The dizzy thing in the song? Aye, have that too, thats’s just from standing back up again after trying to get the machine on her. And not only that, bending down low next to a cow takes a wee bit of courage, particularly if they show signs of wanting to bend it like Beckham rather than practicing to be one of those live statues on street corners. And with that concept, when it comes to the machine at the moment, I too look like I should be at the Edinburgh Fringe Festival (if it was on this year); but not as those live statues, but as a juggler. Because yes, don’t go putting a wee drop of milk into your tea without a bit of appreciation to the work that goes into getting that milk to you.

Now, big farmers will have a much better and efficient set up than us to start with. We just have a wee mini milker that we wheel out. Once everything is in place, toddle out to the field and it can vary. One day, they are queuing up. The next, oomph, they adhere to social distancing rules to the extreme. Never fear, once in, we can get it going. Except this is where I look like I’m practicing to be a stand up comedian learning to juggle. I can’t always get the machine to stay on the cow. Simple in theory. Basic really. Until you realise the pressure isn’t always right. And you need to get four hooked up while keeping a wee pin at the bottom pushed in to ensure the right pressure. Start at the back, swiftly pull the pressure pin, after getting the back two on, try and get the front ones on before the back ones fall off and hit the ground. Swift grab to catch them while trying to keep pressing the pressure button thingy and you end up where you started. So the two hands, five piece juggling set speeds even further up (so really, all wanna-be jugglers need to go work on a dairy farm). But speed still doesn’t always do it. Don’t get me wrong, some days I can get it on, sorted and stand back up without a hint of dizziness. Some days the statue, some days the pigeon as the saying goes.

Before the certain tut tutting comes from the firm traditionalists, I have been doing some hand milking too. Yep, I can satisfy both camps on that front. But it is a different skill and even then, some cows are easier to do it on then others. So it needs a bit of work too. One of ours is really good at kicking the bucket. Good equivalent to jump star exercises as you’re always thinking it (her leg) is coming (the kick) at you (and the dizzy thing isn’t there at all because for this you now have dead legs). But it gives us fresh milk (we are pasteurising it).

And so with that, maybe the milk juggling act with a hint of dizziness isn’t so bad. Add the occasional swish from the tail right across your cheeks and we’re onto a winner.
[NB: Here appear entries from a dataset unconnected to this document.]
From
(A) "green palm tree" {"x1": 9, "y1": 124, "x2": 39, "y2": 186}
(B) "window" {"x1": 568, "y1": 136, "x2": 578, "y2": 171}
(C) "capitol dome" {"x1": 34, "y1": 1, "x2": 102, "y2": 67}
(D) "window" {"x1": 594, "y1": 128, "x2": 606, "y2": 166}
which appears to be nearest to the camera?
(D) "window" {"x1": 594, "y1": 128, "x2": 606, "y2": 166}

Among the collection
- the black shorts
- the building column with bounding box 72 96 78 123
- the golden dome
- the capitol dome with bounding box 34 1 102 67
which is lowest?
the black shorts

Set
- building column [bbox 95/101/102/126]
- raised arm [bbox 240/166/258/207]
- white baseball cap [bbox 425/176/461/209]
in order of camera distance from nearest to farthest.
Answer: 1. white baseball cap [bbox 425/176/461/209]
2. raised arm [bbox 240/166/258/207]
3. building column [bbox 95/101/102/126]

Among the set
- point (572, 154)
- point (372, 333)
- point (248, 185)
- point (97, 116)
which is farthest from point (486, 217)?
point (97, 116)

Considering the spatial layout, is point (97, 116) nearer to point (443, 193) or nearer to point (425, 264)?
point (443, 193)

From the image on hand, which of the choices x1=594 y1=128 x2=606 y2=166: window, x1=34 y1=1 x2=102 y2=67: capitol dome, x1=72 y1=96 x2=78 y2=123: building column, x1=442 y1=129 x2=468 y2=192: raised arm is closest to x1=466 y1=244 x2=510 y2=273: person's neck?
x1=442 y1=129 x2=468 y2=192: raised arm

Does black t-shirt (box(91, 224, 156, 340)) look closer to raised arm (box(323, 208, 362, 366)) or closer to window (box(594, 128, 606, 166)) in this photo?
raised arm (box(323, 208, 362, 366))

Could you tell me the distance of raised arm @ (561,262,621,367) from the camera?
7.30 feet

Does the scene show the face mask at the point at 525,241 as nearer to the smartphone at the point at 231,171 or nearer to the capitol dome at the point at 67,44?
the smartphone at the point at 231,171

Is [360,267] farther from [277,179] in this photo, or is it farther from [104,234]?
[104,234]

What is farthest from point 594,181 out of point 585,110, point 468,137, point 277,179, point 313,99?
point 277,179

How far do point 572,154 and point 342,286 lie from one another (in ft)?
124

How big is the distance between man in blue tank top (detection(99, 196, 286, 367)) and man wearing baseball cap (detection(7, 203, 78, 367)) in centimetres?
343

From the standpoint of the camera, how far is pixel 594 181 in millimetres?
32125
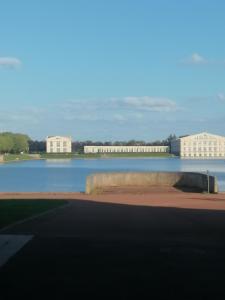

2 thoughts on “You’re a milk machine…”

  1. Oh you are so brave! I wouldn’t be happy without at least a chain tie up in a shipppon. However parlours have a downside, can be a lot of ‘fun and games’ getting the down calving heifers through before calving to get them used to it…. need nerves of steel and an anti kick bar! All for the low impact version and love the mini milker, wish we had one of these when the herd went and we kept a house cow and milked the way my mum did! My mum worked home on the farm and unlike most young women in war time Britain saved her money and bought the farm’s first milking machine as her brother thought he had her and her sisters so didn’t need one!